Today marks the 47th anniversary of the Stonewall Riots, which have long been considered the beginning of the modern LGBT movement. In fact, the U.S. celebrates Pride Month in June to pay tribute to this historic event.

In the 1960s, the political climate and restrictive laws prevented LGBT people from living authentically. Then as well as now, bars were a place where LGBT people sought solace, and the Stonewall Inn in New York City’s Greenwich Village was no exception. During this time, the police would frequently storm gay bars, forcing all patrons to show ID, and harassing or even arresting people who were simply trying to express themselves freely. Police would check whether or not men were wearing “men’s” clothing and women were wearing “women’s” clothing. The Stonewall Inn was no exception.

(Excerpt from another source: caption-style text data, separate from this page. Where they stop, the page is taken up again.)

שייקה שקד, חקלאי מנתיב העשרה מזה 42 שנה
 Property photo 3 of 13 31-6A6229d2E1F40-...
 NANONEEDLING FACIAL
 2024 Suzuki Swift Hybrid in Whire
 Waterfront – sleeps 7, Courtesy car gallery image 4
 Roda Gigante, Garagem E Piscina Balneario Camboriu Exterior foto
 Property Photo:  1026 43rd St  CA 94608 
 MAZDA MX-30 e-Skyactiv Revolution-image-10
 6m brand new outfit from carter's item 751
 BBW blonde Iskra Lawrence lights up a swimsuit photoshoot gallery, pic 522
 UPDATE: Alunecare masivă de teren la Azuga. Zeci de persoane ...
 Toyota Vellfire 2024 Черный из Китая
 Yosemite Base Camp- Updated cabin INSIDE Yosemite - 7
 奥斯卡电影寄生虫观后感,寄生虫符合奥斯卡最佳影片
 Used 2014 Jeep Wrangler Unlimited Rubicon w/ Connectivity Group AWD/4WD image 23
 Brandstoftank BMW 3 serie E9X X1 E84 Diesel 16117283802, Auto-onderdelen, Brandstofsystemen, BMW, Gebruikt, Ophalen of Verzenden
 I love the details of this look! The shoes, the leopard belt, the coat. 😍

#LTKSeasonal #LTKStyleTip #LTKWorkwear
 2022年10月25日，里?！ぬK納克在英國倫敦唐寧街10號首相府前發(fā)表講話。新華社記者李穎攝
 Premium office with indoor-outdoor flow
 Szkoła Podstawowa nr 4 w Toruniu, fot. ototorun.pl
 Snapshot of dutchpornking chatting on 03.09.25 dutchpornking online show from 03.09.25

However, when the police raided the bar on this day in 1969, the people at the Stonewall Inn fought back. A riot broke out.  Transgender and gender non-conforming people led the charge against the police. Although the exact identity of the person who started the riots is lost to history, we know that trans women, especially trans women of color, played a central role in the resistance. Marsha P. Johnson and Sylvia Rivera are two of the best-known activists who fought in the Stonewall riots. Together they founded the Street Transvestite Action Revolutionaries (STAR) and opened a home for homeless transgender youth. They paved the way for future advocates.

Though this was not the first time the LGBT community rioted against the police, the press in New York City and across the country covered the struggle that night, launching LGBT issues into the national dialogue.

Today, NCTE remembers and celebrates the trans leaders at Stonewall who helped to launch the LGBT movement, paving the way for organizations like NCTE and many others to advocate for a better future for transgender people.